Monday, August 13, 2012

Bad Blood

Here are a few things I've learned the last 24 hours about Romney's pick of Paul Ryan.

1)  There is a sense that, within the Washington beltway, the race for President is now between Barack Obama and Mitt Romney's running mate, Paul Ryan.  In that sense, this could be a unique race in our history.  You think I exaggerate? 

Romney is an outsider to the Republican Party, a loner among even Republican politicians, a mystery wrapped inside an enigma for most Americans.  Paul Ryan, on the other hand, has risen in a very short time to a position of incredible prestige within both the Republican Party AND the Conservative movement.  His views on fiscal matters are dominant within the Republican Party.  His budgets for the government have been passed overwhelmingly by the House Republicans.  He has become as good a symbol of what the Republican Party stands for in 2012 as anyone out there.

So while Romney has the formal power, it would seem that there is a new power behind the throne, who will wield a powerful scepter himself.

2)  Over the last three years, the relationship between Ryan and Obama has become more and more strained.  Initially, the two men seemed interested in pursuing a dialogue about their respective political perspectives, but especially in the last 18 months, things have turned sour.  According to the Ryan Lizza article in the New Yorker magazine, one particular event exacerbated the ill-will: an April 2011 speech at George Washington University by President Obama, in which he criticized Ryan's budget plans to his face, after having invited to come and sit in the front row.  After this humiliation, Ryan in turn discouraged any House compromises with Obama, including the now infamous Obama-Boehner 'Grand Bargain' proposal, that failed at the last minute after the Tea Party Republicans, led by Eric Cantor and Paul Ryan, refused to go along.

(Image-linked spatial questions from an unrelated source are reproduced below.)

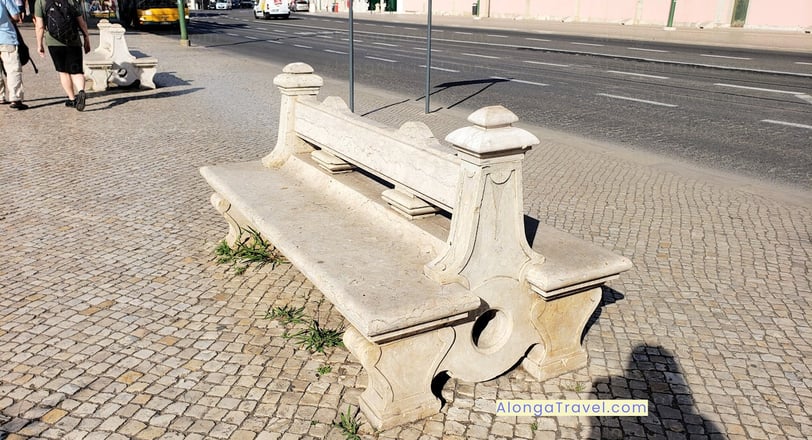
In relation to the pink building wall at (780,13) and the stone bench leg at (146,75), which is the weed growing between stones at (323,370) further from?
the pink building wall at (780,13)

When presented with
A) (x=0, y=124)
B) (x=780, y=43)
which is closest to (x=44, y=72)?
(x=0, y=124)

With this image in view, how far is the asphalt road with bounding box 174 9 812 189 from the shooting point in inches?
343

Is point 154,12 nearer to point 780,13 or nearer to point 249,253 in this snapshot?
point 780,13

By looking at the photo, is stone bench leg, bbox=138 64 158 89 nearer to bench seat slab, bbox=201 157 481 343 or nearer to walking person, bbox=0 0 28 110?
walking person, bbox=0 0 28 110

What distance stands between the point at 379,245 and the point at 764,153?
683cm

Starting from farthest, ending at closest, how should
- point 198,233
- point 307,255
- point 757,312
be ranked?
point 198,233, point 757,312, point 307,255

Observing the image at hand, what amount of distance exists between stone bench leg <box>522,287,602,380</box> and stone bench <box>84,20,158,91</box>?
1095cm

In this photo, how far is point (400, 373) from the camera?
9.34 ft

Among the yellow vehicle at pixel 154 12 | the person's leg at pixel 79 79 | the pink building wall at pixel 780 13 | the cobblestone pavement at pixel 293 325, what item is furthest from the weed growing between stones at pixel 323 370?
the yellow vehicle at pixel 154 12

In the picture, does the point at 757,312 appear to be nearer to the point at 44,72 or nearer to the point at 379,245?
the point at 379,245

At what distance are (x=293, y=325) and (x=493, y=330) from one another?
1.24m

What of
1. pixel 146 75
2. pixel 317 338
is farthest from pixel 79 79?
pixel 317 338

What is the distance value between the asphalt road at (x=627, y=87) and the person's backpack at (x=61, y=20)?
5904mm

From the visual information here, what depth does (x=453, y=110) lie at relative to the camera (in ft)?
36.3
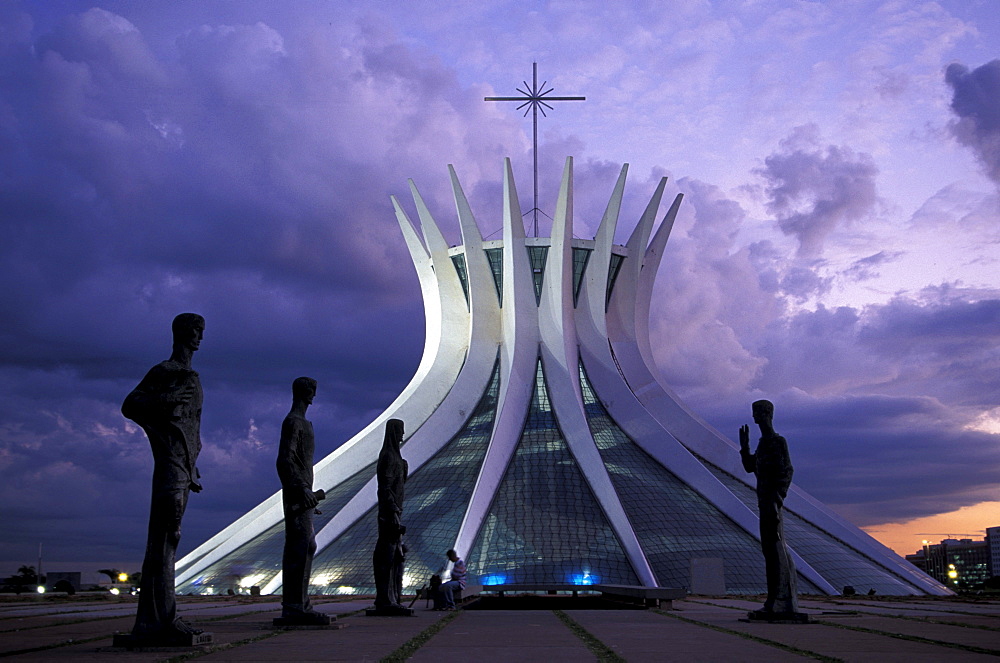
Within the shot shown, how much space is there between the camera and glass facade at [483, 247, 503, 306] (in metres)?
33.6

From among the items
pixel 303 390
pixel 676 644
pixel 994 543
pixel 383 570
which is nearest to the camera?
pixel 676 644

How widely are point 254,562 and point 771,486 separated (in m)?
20.2

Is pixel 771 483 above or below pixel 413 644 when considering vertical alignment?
above

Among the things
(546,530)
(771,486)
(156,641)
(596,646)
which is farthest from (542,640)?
(546,530)

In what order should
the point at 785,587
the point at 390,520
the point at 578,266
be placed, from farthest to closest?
the point at 578,266
the point at 390,520
the point at 785,587

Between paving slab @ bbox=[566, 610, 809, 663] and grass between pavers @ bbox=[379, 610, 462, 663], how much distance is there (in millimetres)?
1518

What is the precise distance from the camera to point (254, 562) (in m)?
27.5

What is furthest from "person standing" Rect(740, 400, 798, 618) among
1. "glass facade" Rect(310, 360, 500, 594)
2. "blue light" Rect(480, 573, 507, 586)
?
"glass facade" Rect(310, 360, 500, 594)

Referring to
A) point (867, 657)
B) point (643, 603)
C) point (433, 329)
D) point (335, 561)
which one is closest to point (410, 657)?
point (867, 657)

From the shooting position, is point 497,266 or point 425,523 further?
point 497,266

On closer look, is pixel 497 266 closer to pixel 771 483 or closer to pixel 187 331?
pixel 771 483

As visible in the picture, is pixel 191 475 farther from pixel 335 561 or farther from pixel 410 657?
pixel 335 561

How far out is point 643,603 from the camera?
16.8 meters

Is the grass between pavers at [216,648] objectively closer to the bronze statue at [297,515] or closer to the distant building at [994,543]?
the bronze statue at [297,515]
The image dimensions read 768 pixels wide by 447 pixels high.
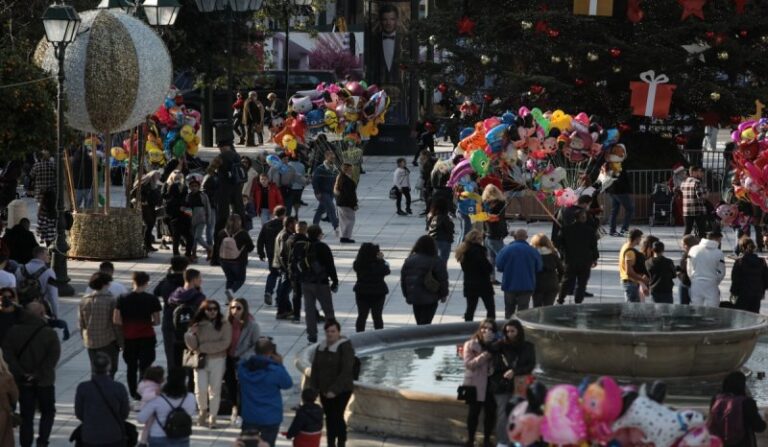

So, there appears to be some bad blood between Paul Ryan and Barack Obama, and that will only get worse, it would seem, in the heat of the forthcoming fall political season.  It isn't going to be pretty.

3)  Much has been (and will be) made of the ideological influence of Ayn Rand upon Paul Ryan.  Fair enough.  He did read, and was deeply influenced, by Atlas Shrugged, the primary ideological novel of Ayn Rand, and this thrust Ryan's thinking in a deeply individualistic and libertarian direction.  However, he has read deep and wide in the conservative movement pantheon of thinkers and illuminati, including Hayek, Friedman, and von Mises.  Furthermore, he cut his policy teeth with supply-sider Jack Kemp, who was probably his political godfather back in the 90s.  And we mustn't forget that Paul Ryan was and is a Roman Catholic, so that like Mitt Romney, the social influences of religion will remain a part of the mix.  So the intellectual influences on Ryan are much broader than just Ayn Rand (thank God), and for the Democrats/liberals to try and caricature Ryan as a 'Randian' is unlikely to work as a political weapon against him (though, Lord knows, they will try).